Modelling the Circulation and Melt/Freeze Pattern Under an Ice Shelf

Supervisor

John Hunter

Project Outline

The project would involve modelling the circulation under one or more of the Antarctic ice shelves. These ice shelves are in an approximate mass balance involving the supply of ice from glaciers, snowfall and ablation on the upper surface, melting and re-freezing at the ice/ocean interface and calving of icebergs. Of these, melting and re-freezing at the ice/ocean interface is a substantial contribution (it is comparable with iceberg calving for the Amery Ice Shelf in eastern Antarctica).
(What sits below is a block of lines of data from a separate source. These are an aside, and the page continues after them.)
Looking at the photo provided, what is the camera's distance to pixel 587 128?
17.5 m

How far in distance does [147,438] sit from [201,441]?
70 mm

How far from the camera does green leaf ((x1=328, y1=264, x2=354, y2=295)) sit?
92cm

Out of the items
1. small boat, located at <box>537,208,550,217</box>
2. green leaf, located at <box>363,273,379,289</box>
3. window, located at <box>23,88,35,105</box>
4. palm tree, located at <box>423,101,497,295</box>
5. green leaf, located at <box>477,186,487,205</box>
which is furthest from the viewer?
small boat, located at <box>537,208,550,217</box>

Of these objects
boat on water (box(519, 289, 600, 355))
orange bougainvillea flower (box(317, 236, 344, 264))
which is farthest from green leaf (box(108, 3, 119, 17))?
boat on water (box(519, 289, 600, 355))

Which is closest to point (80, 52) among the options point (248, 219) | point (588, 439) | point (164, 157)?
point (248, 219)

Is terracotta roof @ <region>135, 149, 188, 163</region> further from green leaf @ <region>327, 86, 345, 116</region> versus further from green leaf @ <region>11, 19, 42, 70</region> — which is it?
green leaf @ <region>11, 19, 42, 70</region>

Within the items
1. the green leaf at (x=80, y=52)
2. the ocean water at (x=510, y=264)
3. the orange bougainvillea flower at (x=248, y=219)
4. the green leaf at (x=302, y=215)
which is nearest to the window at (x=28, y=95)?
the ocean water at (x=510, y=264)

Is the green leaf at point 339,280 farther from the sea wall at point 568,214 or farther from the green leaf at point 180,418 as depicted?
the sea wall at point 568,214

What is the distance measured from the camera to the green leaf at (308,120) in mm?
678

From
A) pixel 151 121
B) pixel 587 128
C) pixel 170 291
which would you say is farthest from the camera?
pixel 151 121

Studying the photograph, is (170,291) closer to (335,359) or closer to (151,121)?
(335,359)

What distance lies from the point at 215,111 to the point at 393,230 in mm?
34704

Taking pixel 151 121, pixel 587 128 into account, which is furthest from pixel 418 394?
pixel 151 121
Since the 1999/2000 summer season, the Amery Ice Shelf Ocean Research (AMISOR) project have made both glaciological and oceanographic measurements of the Amery Ice Shelf, the underlying ocean cavity and adjacent Prydz Bay. The oceanographic observations of the cavity have been made possible by hot water drilling through the ice shelf from the surface. A hydrodynamic ocean model has also been developed (based on the Princeton Ocean Model) to simulate the cavity and the waters of Prydz Bay.

A prime aim of this work is to investigate what may happen to such systems under conditions of global warming.

The candidate would extend the present hydrodynamic model in order to gain an improved understanding of, and agreement with, the comprehensive suite of observations that presently exist and which will be collected for several more years. Further validation may be obtained by continued participation in the Ice Shelf - Ocean Model Intercomparison Project (ISOMIP), by which this model is being compared with other models used internationally. After such validation, the model would be run for a range of future climate change scenarios. It is also planned that the ocean model will be coupled with a dynamic model of the ice shelf itself, so that the cavity geometry may react to changed rates of melting and re-freezing at the ice/water interface.

The candidate would also have the opportunity of participating in the summer observational program on the Amery Ice Shelf.